--- Record list ---
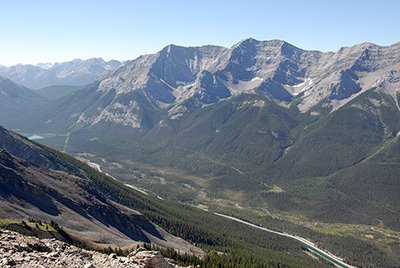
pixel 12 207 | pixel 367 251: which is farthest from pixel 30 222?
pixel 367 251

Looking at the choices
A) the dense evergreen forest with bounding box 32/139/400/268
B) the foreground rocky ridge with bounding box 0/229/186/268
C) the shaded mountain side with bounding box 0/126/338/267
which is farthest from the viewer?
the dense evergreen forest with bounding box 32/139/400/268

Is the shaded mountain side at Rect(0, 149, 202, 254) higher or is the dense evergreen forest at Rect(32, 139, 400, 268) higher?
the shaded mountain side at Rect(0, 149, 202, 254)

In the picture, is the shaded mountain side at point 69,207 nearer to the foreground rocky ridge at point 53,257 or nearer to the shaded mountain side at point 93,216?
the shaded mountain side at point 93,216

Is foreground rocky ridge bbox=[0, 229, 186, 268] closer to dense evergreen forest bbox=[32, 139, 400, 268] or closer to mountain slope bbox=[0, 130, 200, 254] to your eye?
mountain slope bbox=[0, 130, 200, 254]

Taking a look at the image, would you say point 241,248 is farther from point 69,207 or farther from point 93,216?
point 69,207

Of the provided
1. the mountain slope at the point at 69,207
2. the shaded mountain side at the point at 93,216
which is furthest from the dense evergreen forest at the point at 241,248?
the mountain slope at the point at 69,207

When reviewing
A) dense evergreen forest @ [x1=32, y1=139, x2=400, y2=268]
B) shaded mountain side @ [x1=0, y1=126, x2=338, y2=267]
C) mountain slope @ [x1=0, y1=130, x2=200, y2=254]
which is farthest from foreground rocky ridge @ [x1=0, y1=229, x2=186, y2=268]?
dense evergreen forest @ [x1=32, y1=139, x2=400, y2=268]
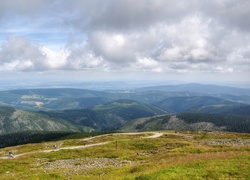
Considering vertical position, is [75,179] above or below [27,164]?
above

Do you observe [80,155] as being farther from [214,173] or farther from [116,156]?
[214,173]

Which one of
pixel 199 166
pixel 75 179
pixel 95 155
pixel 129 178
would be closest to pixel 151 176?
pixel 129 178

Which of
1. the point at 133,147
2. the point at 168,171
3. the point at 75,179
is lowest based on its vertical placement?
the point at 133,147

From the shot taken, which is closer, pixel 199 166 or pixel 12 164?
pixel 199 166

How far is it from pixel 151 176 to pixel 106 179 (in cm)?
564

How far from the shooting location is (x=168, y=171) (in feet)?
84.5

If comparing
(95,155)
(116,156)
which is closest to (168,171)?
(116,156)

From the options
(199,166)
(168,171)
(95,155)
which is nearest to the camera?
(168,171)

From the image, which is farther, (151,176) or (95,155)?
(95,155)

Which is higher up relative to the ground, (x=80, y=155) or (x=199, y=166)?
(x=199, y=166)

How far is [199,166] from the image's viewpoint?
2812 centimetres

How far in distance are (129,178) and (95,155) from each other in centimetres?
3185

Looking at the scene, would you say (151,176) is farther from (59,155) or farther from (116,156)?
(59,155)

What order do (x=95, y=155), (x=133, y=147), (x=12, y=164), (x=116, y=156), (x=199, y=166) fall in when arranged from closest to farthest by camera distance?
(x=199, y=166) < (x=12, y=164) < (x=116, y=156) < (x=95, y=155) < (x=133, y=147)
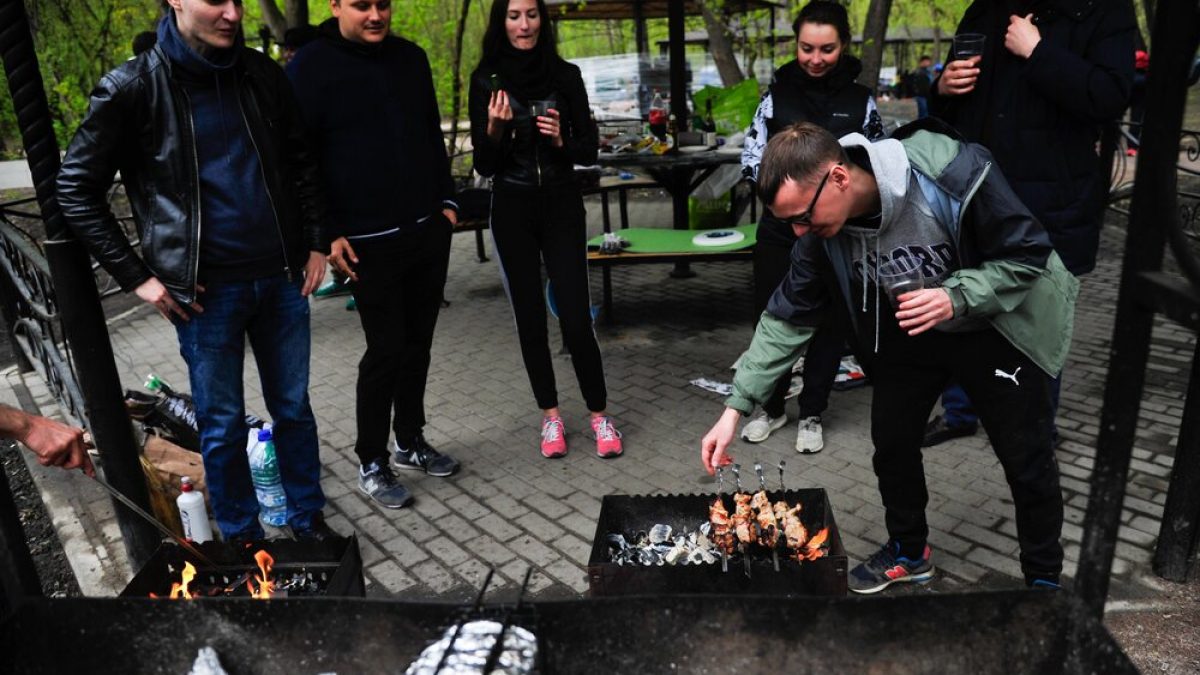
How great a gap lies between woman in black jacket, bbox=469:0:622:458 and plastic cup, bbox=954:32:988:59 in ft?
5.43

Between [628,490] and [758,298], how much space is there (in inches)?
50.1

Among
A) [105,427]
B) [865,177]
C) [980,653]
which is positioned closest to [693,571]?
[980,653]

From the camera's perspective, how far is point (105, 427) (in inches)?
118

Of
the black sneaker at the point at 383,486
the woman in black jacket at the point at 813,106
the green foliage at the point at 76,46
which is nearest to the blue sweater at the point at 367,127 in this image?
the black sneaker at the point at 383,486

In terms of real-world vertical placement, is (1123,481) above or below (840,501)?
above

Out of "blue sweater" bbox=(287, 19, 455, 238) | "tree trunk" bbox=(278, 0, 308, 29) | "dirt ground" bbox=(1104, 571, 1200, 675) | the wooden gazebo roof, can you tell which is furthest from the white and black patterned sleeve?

--- Set exercise ---
Could you rewrite every line of the entries above as a JSON list of strings, with one string per line, skipping blank lines and leaving the pictures out?

--- Result of the exercise ---
[
  "pixel 12 207 | pixel 367 251: which is farthest from pixel 30 222?",
  "pixel 367 251",
  "Looking at the choices",
  "A) the dense evergreen forest with bounding box 32/139/400/268",
  "B) the foreground rocky ridge with bounding box 0/229/186/268",
  "C) the shaded mountain side with bounding box 0/126/338/267",
  "which is farthest from the viewer?",
  "the dense evergreen forest with bounding box 32/139/400/268",
  "Is the shaded mountain side at Rect(0, 149, 202, 254) higher or is the dense evergreen forest at Rect(32, 139, 400, 268) higher?",
  "the shaded mountain side at Rect(0, 149, 202, 254)",
  "In the picture, is the shaded mountain side at point 69,207 nearer to the foreground rocky ridge at point 53,257 or nearer to the shaded mountain side at point 93,216?",
  "the shaded mountain side at point 93,216",
  "Is foreground rocky ridge bbox=[0, 229, 186, 268] closer to dense evergreen forest bbox=[32, 139, 400, 268] or closer to mountain slope bbox=[0, 130, 200, 254] to your eye?",
  "mountain slope bbox=[0, 130, 200, 254]",
  "Taking a look at the image, would you say point 241,248 is farther from point 69,207 or farther from point 93,216?",
  "point 69,207",
  "Of the provided",
  "1. the mountain slope at the point at 69,207",
  "2. the shaded mountain side at the point at 93,216",
  "which is furthest from the dense evergreen forest at the point at 241,248?",
  "the mountain slope at the point at 69,207",
  "When reviewing",
  "A) dense evergreen forest @ [x1=32, y1=139, x2=400, y2=268]",
  "B) shaded mountain side @ [x1=0, y1=126, x2=338, y2=267]",
  "C) mountain slope @ [x1=0, y1=130, x2=200, y2=254]",
  "which is farthest from foreground rocky ridge @ [x1=0, y1=229, x2=186, y2=268]?",
  "dense evergreen forest @ [x1=32, y1=139, x2=400, y2=268]",
  "Considering vertical position, is [75,179] above or below [27,164]?",
  "above",
  "Do you observe [80,155] as being farther from [214,173] or farther from [116,156]?",
  "[214,173]",
  "Which one of",
  "pixel 199 166",
  "pixel 75 179",
  "pixel 95 155",
  "pixel 129 178",
  "would be closest to pixel 151 176?",
  "pixel 129 178",
  "Which of",
  "1. the point at 133,147",
  "2. the point at 168,171",
  "3. the point at 75,179",
  "is lowest based on its vertical placement?",
  "the point at 133,147",
  "From the shot taken, which is closer, pixel 199 166 or pixel 12 164?",
  "pixel 199 166",
  "How far is it from pixel 151 176 to pixel 106 179 (in cm)?",
  "564",
  "How far from the shooting location is (x=168, y=171) (in feet)?",
  "84.5",
  "If comparing",
  "(95,155)",
  "(116,156)",
  "which is closest to (168,171)?",
  "(116,156)",
  "From the options",
  "(199,166)",
  "(168,171)",
  "(95,155)",
  "which is nearest to the camera?",
  "(168,171)",
  "From the image, which is farther, (151,176) or (95,155)?",
  "(95,155)",
  "Which is higher up relative to the ground, (x=80, y=155) or (x=199, y=166)?",
  "(x=199, y=166)",
  "How far is [199,166] from the image's viewpoint?",
  "2812 centimetres",
  "How far in distance are (129,178) and (95,155) from each other in centimetres?",
  "3185",
  "Looking at the scene, would you say (151,176) is farther from (59,155) or farther from (116,156)?",
  "(59,155)",
  "What order do (x=95, y=155), (x=133, y=147), (x=12, y=164), (x=116, y=156), (x=199, y=166) fall in when arranged from closest to farthest by camera distance?",
  "(x=199, y=166) < (x=12, y=164) < (x=116, y=156) < (x=95, y=155) < (x=133, y=147)",
  "How great a gap lies between woman in black jacket, bbox=469:0:622:458 and plastic cup, bbox=954:32:988:59 in ft?",
  "5.43",
  "Between [628,490] and [758,298], how much space is there (in inches)?",
  "50.1",
  "Among",
  "A) [105,427]",
  "B) [865,177]",
  "C) [980,653]",
  "which is positioned closest to [693,571]?",
  "[980,653]",
  "From the camera's perspective, how far is point (105, 427) (in inches)?",
  "118",
  "Of",
  "the black sneaker at the point at 383,486",
  "the woman in black jacket at the point at 813,106",
  "the green foliage at the point at 76,46",
  "which is nearest to the blue sweater at the point at 367,127 in this image?",
  "the black sneaker at the point at 383,486",
  "In terms of real-world vertical placement, is (1123,481) above or below (840,501)?",
  "above",
  "Out of \"blue sweater\" bbox=(287, 19, 455, 238) | \"tree trunk\" bbox=(278, 0, 308, 29) | \"dirt ground\" bbox=(1104, 571, 1200, 675) | the wooden gazebo roof, can you tell which is furthest from the white and black patterned sleeve?"
]